Efendimiz (a.s) hayatının çoğu evresinde ellerini açarak dua etmiştir. En çok dikkat çeken duası hidayet, iffet, gönül zenginliğidir. Derinlemesine düşündüğümüzde Cenab-ı Allah'ın kendisine bu güzel hasletleri vermesine rağmen bu kazanımları elde tutmak istemesi, bu yönde dua etmesi hem bireysel hem de sosyal açıdan çok önemlidir.
Bugün toplumsal sorunlara baktığımızda insan hidayeti yakalamak için uğraşmazsa dua etmezse gerçekten iffet anlamında zayıflıyor cimrileşerek gönül zenginliğini kaybediyor. Gönül zenginliğini kaybeden biri artık kendi gönlünce davranmaya başlıyor ve başlama peşinden birçok problemi de beraberinde getiriyor.
Bunları yaşamamak adına bilgiye bilginin kaynağı ziyadesiyle değer vermek lazım. Bilgi çağında yaşadığımız için en büyük güç bilgidir. Bu gücün sağlıklı, vicdanlı, ahlaklı insanların elinde olması herkesin faydasına olacaktır. Bu konuda çoğumuz bilginin ekonomik değerinin olup olmadığına bakar şöyle düşünürüz; eğer elde edeceğimiz bilgi bize, çocuklarımıza para kazandıracaksa böylesi bir bilgi faydalıdır, eğer kazandırmayacaksa faydasızdır. Toplumda hızla yayılan bu hastalık, bu bakış açısı sağlıklı olmadığı gibi toplumsal bir faydası da katkısı da olmayacaktır.
Bu anlamda bilginin türleri tartışılırken her filozof kendi deneyimlerinden yola çıkarak bilginin kaynağını farklı yorumlamıştır. Kimi sadece aklı, kimi sadece deneyi öne çıkararak, gerekçelendirerek, bilgiyi sadece bir kaynağa indirgemeye çalışmıştır.
Böylesi bir yaklaşım doğru mu?
Tarihin her döneminde konulara bütüncül bir açıdan bakmayıp tekçi bir yaklaşım sergileyenler, insanlara mağduriyet yaşattığı gibi hastalıklarını da bulaştırmışlardır. Bu hastalık belki yüzyıllarca sürmüştür.
Konuyu güncellediğimizde bir takım insanlar kendi bilgilerini bilimsel görüp diğer bilgi türlerini dikkate almamakta. Oysaki dikkate almadıkları bu bilgi türü, bu bakış açısı, belki de toplumda bir şifa niteliği taşıyabilir.

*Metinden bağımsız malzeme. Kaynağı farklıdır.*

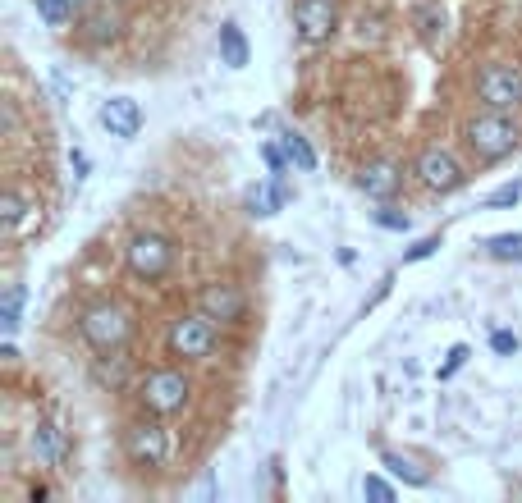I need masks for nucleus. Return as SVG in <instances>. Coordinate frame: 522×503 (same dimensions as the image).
Instances as JSON below:
<instances>
[{
    "instance_id": "nucleus-28",
    "label": "nucleus",
    "mask_w": 522,
    "mask_h": 503,
    "mask_svg": "<svg viewBox=\"0 0 522 503\" xmlns=\"http://www.w3.org/2000/svg\"><path fill=\"white\" fill-rule=\"evenodd\" d=\"M435 247H440V234H431V238H422V243H413L408 252H403V261H408V266H413V261H426Z\"/></svg>"
},
{
    "instance_id": "nucleus-27",
    "label": "nucleus",
    "mask_w": 522,
    "mask_h": 503,
    "mask_svg": "<svg viewBox=\"0 0 522 503\" xmlns=\"http://www.w3.org/2000/svg\"><path fill=\"white\" fill-rule=\"evenodd\" d=\"M362 494H367V499H376V503H390L394 499V485L381 481V476H367V481H362Z\"/></svg>"
},
{
    "instance_id": "nucleus-4",
    "label": "nucleus",
    "mask_w": 522,
    "mask_h": 503,
    "mask_svg": "<svg viewBox=\"0 0 522 503\" xmlns=\"http://www.w3.org/2000/svg\"><path fill=\"white\" fill-rule=\"evenodd\" d=\"M220 343V325L216 316H207V311H193V316H179V321L170 325V353L174 357H211Z\"/></svg>"
},
{
    "instance_id": "nucleus-18",
    "label": "nucleus",
    "mask_w": 522,
    "mask_h": 503,
    "mask_svg": "<svg viewBox=\"0 0 522 503\" xmlns=\"http://www.w3.org/2000/svg\"><path fill=\"white\" fill-rule=\"evenodd\" d=\"M280 147H284V156H289V165H294V170H303V174L316 170V151H312V142H307L298 129H284L280 133Z\"/></svg>"
},
{
    "instance_id": "nucleus-17",
    "label": "nucleus",
    "mask_w": 522,
    "mask_h": 503,
    "mask_svg": "<svg viewBox=\"0 0 522 503\" xmlns=\"http://www.w3.org/2000/svg\"><path fill=\"white\" fill-rule=\"evenodd\" d=\"M28 211H37V206L28 202L19 188H5V197H0V229L14 238V234H19V225L28 220Z\"/></svg>"
},
{
    "instance_id": "nucleus-26",
    "label": "nucleus",
    "mask_w": 522,
    "mask_h": 503,
    "mask_svg": "<svg viewBox=\"0 0 522 503\" xmlns=\"http://www.w3.org/2000/svg\"><path fill=\"white\" fill-rule=\"evenodd\" d=\"M468 357H472L468 343H454V348H449V357H445V366H440V380H449V375L463 371V362H468Z\"/></svg>"
},
{
    "instance_id": "nucleus-2",
    "label": "nucleus",
    "mask_w": 522,
    "mask_h": 503,
    "mask_svg": "<svg viewBox=\"0 0 522 503\" xmlns=\"http://www.w3.org/2000/svg\"><path fill=\"white\" fill-rule=\"evenodd\" d=\"M78 330H83V339L92 343L97 353H115V348H124V343H129L133 321H129V311H124L120 302H97V307L83 311Z\"/></svg>"
},
{
    "instance_id": "nucleus-24",
    "label": "nucleus",
    "mask_w": 522,
    "mask_h": 503,
    "mask_svg": "<svg viewBox=\"0 0 522 503\" xmlns=\"http://www.w3.org/2000/svg\"><path fill=\"white\" fill-rule=\"evenodd\" d=\"M371 220H376L381 229H394V234H403V229L413 225V220H408L403 211H394V206H381V211H371Z\"/></svg>"
},
{
    "instance_id": "nucleus-13",
    "label": "nucleus",
    "mask_w": 522,
    "mask_h": 503,
    "mask_svg": "<svg viewBox=\"0 0 522 503\" xmlns=\"http://www.w3.org/2000/svg\"><path fill=\"white\" fill-rule=\"evenodd\" d=\"M28 453H33V462H42V467H55L60 453H65L60 426H55V421H37V426L28 430Z\"/></svg>"
},
{
    "instance_id": "nucleus-20",
    "label": "nucleus",
    "mask_w": 522,
    "mask_h": 503,
    "mask_svg": "<svg viewBox=\"0 0 522 503\" xmlns=\"http://www.w3.org/2000/svg\"><path fill=\"white\" fill-rule=\"evenodd\" d=\"M381 467L390 471V476H399L403 485H426V481H431V476H426V471L417 467L413 458H403V453H385V458H381Z\"/></svg>"
},
{
    "instance_id": "nucleus-7",
    "label": "nucleus",
    "mask_w": 522,
    "mask_h": 503,
    "mask_svg": "<svg viewBox=\"0 0 522 503\" xmlns=\"http://www.w3.org/2000/svg\"><path fill=\"white\" fill-rule=\"evenodd\" d=\"M417 179L431 188V193H458L463 188V165L454 161V151H445V147H426L422 156H417Z\"/></svg>"
},
{
    "instance_id": "nucleus-23",
    "label": "nucleus",
    "mask_w": 522,
    "mask_h": 503,
    "mask_svg": "<svg viewBox=\"0 0 522 503\" xmlns=\"http://www.w3.org/2000/svg\"><path fill=\"white\" fill-rule=\"evenodd\" d=\"M417 28H422L426 42H435V33L445 28V14L435 10V5H422V10H417Z\"/></svg>"
},
{
    "instance_id": "nucleus-30",
    "label": "nucleus",
    "mask_w": 522,
    "mask_h": 503,
    "mask_svg": "<svg viewBox=\"0 0 522 503\" xmlns=\"http://www.w3.org/2000/svg\"><path fill=\"white\" fill-rule=\"evenodd\" d=\"M83 5H87V0H74V10H83Z\"/></svg>"
},
{
    "instance_id": "nucleus-19",
    "label": "nucleus",
    "mask_w": 522,
    "mask_h": 503,
    "mask_svg": "<svg viewBox=\"0 0 522 503\" xmlns=\"http://www.w3.org/2000/svg\"><path fill=\"white\" fill-rule=\"evenodd\" d=\"M23 302H28V289H23V284H10V289H5V298H0V330H5V334H19Z\"/></svg>"
},
{
    "instance_id": "nucleus-11",
    "label": "nucleus",
    "mask_w": 522,
    "mask_h": 503,
    "mask_svg": "<svg viewBox=\"0 0 522 503\" xmlns=\"http://www.w3.org/2000/svg\"><path fill=\"white\" fill-rule=\"evenodd\" d=\"M197 307L207 311V316H216V321H243L248 298H243L239 284H207L202 298H197Z\"/></svg>"
},
{
    "instance_id": "nucleus-1",
    "label": "nucleus",
    "mask_w": 522,
    "mask_h": 503,
    "mask_svg": "<svg viewBox=\"0 0 522 503\" xmlns=\"http://www.w3.org/2000/svg\"><path fill=\"white\" fill-rule=\"evenodd\" d=\"M463 138H468V147L477 151V161H504V156H513V147H518V119H509V110H481V115H472L468 124H463Z\"/></svg>"
},
{
    "instance_id": "nucleus-8",
    "label": "nucleus",
    "mask_w": 522,
    "mask_h": 503,
    "mask_svg": "<svg viewBox=\"0 0 522 503\" xmlns=\"http://www.w3.org/2000/svg\"><path fill=\"white\" fill-rule=\"evenodd\" d=\"M124 453H129L138 467H161L170 458V435H165L156 421H133L124 430Z\"/></svg>"
},
{
    "instance_id": "nucleus-10",
    "label": "nucleus",
    "mask_w": 522,
    "mask_h": 503,
    "mask_svg": "<svg viewBox=\"0 0 522 503\" xmlns=\"http://www.w3.org/2000/svg\"><path fill=\"white\" fill-rule=\"evenodd\" d=\"M97 119H101V129L110 133V138H138V129H142V106L133 97H110L106 106L97 110Z\"/></svg>"
},
{
    "instance_id": "nucleus-6",
    "label": "nucleus",
    "mask_w": 522,
    "mask_h": 503,
    "mask_svg": "<svg viewBox=\"0 0 522 503\" xmlns=\"http://www.w3.org/2000/svg\"><path fill=\"white\" fill-rule=\"evenodd\" d=\"M477 97L490 110H513L522 101V74L518 65H486L477 74Z\"/></svg>"
},
{
    "instance_id": "nucleus-21",
    "label": "nucleus",
    "mask_w": 522,
    "mask_h": 503,
    "mask_svg": "<svg viewBox=\"0 0 522 503\" xmlns=\"http://www.w3.org/2000/svg\"><path fill=\"white\" fill-rule=\"evenodd\" d=\"M486 257L490 261H522V234H495V238H486Z\"/></svg>"
},
{
    "instance_id": "nucleus-22",
    "label": "nucleus",
    "mask_w": 522,
    "mask_h": 503,
    "mask_svg": "<svg viewBox=\"0 0 522 503\" xmlns=\"http://www.w3.org/2000/svg\"><path fill=\"white\" fill-rule=\"evenodd\" d=\"M37 14H42L51 28H65L69 19H74V0H33Z\"/></svg>"
},
{
    "instance_id": "nucleus-16",
    "label": "nucleus",
    "mask_w": 522,
    "mask_h": 503,
    "mask_svg": "<svg viewBox=\"0 0 522 503\" xmlns=\"http://www.w3.org/2000/svg\"><path fill=\"white\" fill-rule=\"evenodd\" d=\"M120 14L115 10H87V19H83V37L92 46H106V42H115V37H120Z\"/></svg>"
},
{
    "instance_id": "nucleus-3",
    "label": "nucleus",
    "mask_w": 522,
    "mask_h": 503,
    "mask_svg": "<svg viewBox=\"0 0 522 503\" xmlns=\"http://www.w3.org/2000/svg\"><path fill=\"white\" fill-rule=\"evenodd\" d=\"M138 403L147 407L152 417H174V412H184V403H188V375L174 371V366L147 371V380L138 385Z\"/></svg>"
},
{
    "instance_id": "nucleus-5",
    "label": "nucleus",
    "mask_w": 522,
    "mask_h": 503,
    "mask_svg": "<svg viewBox=\"0 0 522 503\" xmlns=\"http://www.w3.org/2000/svg\"><path fill=\"white\" fill-rule=\"evenodd\" d=\"M124 257H129V270H133V275L152 284V279H165V275H170V266H174V243H170L165 234H133V238H129V252H124Z\"/></svg>"
},
{
    "instance_id": "nucleus-15",
    "label": "nucleus",
    "mask_w": 522,
    "mask_h": 503,
    "mask_svg": "<svg viewBox=\"0 0 522 503\" xmlns=\"http://www.w3.org/2000/svg\"><path fill=\"white\" fill-rule=\"evenodd\" d=\"M220 60H225L229 69H248L252 46H248L239 23H220Z\"/></svg>"
},
{
    "instance_id": "nucleus-29",
    "label": "nucleus",
    "mask_w": 522,
    "mask_h": 503,
    "mask_svg": "<svg viewBox=\"0 0 522 503\" xmlns=\"http://www.w3.org/2000/svg\"><path fill=\"white\" fill-rule=\"evenodd\" d=\"M490 348L500 357H509V353H518V334H509V330H495L490 334Z\"/></svg>"
},
{
    "instance_id": "nucleus-12",
    "label": "nucleus",
    "mask_w": 522,
    "mask_h": 503,
    "mask_svg": "<svg viewBox=\"0 0 522 503\" xmlns=\"http://www.w3.org/2000/svg\"><path fill=\"white\" fill-rule=\"evenodd\" d=\"M399 183H403V174L394 161H371L367 170L358 174V188L371 197V202H390V197L399 193Z\"/></svg>"
},
{
    "instance_id": "nucleus-25",
    "label": "nucleus",
    "mask_w": 522,
    "mask_h": 503,
    "mask_svg": "<svg viewBox=\"0 0 522 503\" xmlns=\"http://www.w3.org/2000/svg\"><path fill=\"white\" fill-rule=\"evenodd\" d=\"M522 202V179L504 183V188H495V193L486 197V206H518Z\"/></svg>"
},
{
    "instance_id": "nucleus-9",
    "label": "nucleus",
    "mask_w": 522,
    "mask_h": 503,
    "mask_svg": "<svg viewBox=\"0 0 522 503\" xmlns=\"http://www.w3.org/2000/svg\"><path fill=\"white\" fill-rule=\"evenodd\" d=\"M335 23H339L335 0H294V28H298V37H303L307 46L330 42Z\"/></svg>"
},
{
    "instance_id": "nucleus-14",
    "label": "nucleus",
    "mask_w": 522,
    "mask_h": 503,
    "mask_svg": "<svg viewBox=\"0 0 522 503\" xmlns=\"http://www.w3.org/2000/svg\"><path fill=\"white\" fill-rule=\"evenodd\" d=\"M289 202V188H284V179H266L257 183V188H248V197H243V206H248V215H257V220H266V215H275L280 206Z\"/></svg>"
}]
</instances>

Genelin bilgisinin ne kadar önemli olduğunu ‘'Kim milyoner olmak ister.'' programına bakarak daha iyi anlayabiliriz. Hepimizin bildiği gibi bu programa önceden başvurulur, hak kazananlar arasında kura çekilir, ismi öne çıkanlar sahneye davet edilir; hal hatır sorulduktan sonra soru kısmına geçilir. Yarışmacının emin olmadığı sorularda telefon hakkı verilir, şıkların yüzde ellisi çıkarılır ya da seyircinin cevaplaması için hak verilir. Genelde seyircinin cevapladığı soruların yüzde doksan dokuzu doğru çıkar. Bir yarışmada bu görülebiliyorsa neden bizler çoğunluğun görüşünü referans alamıyoruz?
Çoğunluğun bilgisini almamak gönül zenginliğinden yoksunluğun bir işaretidir.
İnsan hayatı ölümü anlayabilmişse doğru istikamet için sosyal ahlak ve bütünlük için farklı insanların görüşünü alır. Peygamber Efendimiz(a.s) çoğu zaman ashabın görüşünü alıp onlardan çok şey öğrendiğini, öğreneceğini vurgulamaya çalışmıştır. Bu anlayış muazzam bir anlayış olduğu gibi üniversitelerde tez konusu olmalıdır.
Genelin görüşünü alıp anlayış geliştirmek bizler için bir ödev olmalı.
Efendimiz (a.s) hayatımızın her evresinde canlı örnek teşkil ettiği için gösterdiği örnekler bizler için ev ödevi olmalı. Nedir ev ödevinin mantığı? Anlatılan ya da gösterilen örnekleri kaçırmış isek daha iyi anlamak için çaba gösterilmesi gereken bir sürecin ifadesidir. Bizler de bu mantıktan yola çıkarak daha sağlıklı sonuçlara ulaşarak hem kendimize hem de toplumsal mutabakata katkıda bulunabiliriz.